Stationed on a driveway just yards from their target's £1million home, British police were said to have spent several weeks tracking the movements of Saad Al-Hilli at the start of the last Gulf War.
Officers thought to be from Special Branch maintained constant surveillance on the aeronautical engineer and his family, regularly following Mr Al-Hilli – who fled Iraq as a boy – and his brother whenever they drove off.
Last night Philip Murphy, a neighbour in the wealthy village of Claygate, Surrey, recalled how police asked if they could use his driveway to spy on the massacre victims' mock-Tudor house.

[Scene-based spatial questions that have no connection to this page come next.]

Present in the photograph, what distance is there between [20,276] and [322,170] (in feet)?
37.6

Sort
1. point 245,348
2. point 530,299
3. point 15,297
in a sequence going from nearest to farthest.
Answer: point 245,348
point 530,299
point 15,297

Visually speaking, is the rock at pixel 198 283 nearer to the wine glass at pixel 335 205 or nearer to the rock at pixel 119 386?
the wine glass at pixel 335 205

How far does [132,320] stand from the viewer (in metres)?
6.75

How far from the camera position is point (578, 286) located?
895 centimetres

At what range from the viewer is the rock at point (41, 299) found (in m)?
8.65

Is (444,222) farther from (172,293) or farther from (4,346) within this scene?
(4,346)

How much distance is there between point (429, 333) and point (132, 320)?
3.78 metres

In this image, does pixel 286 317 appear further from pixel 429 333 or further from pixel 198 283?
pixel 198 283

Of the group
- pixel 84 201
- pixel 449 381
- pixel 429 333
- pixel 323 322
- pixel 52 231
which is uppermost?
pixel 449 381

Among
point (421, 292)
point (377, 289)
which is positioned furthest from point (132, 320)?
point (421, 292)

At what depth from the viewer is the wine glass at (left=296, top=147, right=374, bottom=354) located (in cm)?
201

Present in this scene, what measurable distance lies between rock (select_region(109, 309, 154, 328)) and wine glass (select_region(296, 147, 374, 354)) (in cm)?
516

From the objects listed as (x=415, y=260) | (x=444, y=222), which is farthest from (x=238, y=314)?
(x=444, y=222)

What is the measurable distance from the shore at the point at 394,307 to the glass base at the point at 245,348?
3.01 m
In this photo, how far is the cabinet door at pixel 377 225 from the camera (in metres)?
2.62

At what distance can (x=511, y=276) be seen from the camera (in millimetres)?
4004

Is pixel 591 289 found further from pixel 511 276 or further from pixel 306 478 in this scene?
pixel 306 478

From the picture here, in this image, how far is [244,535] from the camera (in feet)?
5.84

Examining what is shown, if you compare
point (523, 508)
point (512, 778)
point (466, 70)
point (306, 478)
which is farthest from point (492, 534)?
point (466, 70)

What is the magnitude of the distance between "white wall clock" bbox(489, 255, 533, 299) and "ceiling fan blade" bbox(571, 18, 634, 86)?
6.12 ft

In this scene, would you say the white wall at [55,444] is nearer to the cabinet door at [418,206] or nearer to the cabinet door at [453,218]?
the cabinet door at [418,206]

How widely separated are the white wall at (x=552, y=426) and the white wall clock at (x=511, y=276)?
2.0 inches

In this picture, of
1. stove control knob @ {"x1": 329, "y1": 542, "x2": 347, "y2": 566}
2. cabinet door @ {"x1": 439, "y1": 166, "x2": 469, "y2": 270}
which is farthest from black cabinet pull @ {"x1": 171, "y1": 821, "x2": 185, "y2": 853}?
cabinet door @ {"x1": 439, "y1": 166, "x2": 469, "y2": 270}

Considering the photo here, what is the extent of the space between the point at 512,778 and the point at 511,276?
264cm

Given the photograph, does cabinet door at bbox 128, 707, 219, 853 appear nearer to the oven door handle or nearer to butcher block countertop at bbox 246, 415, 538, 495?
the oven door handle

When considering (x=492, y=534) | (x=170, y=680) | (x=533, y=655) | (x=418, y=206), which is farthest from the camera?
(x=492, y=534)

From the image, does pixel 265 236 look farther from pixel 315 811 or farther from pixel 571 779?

The retired finance director said:
'I watched them from the window and they were watching Mr Al-Hilli and his brother. I thought they were from Special Branch. They would sit there all day in their parked car just looking at the house.
'When Mr Al-Hilli came out and drove off, they would follow him. It was all very odd. I never told the family they were being watched.'The surveillance happened as the invasion of Iraq by US and British forces began in March 2003.
Any operation on the family would almost certainly have been backed up by bugging devices within their detached home. Last night it remained unclear why a surveillance team would be sent to watch a man who, on the outside at least, was a respected engineer.
A close friend told how Mr Al-Hilli's father Kadhim, a former factory owner, and mother Fasiha fled Baghdad in the late 1970s. The friend told how Mr Al-Hilli's father had fallen out with the Ba'ath party and was forced to flee the country.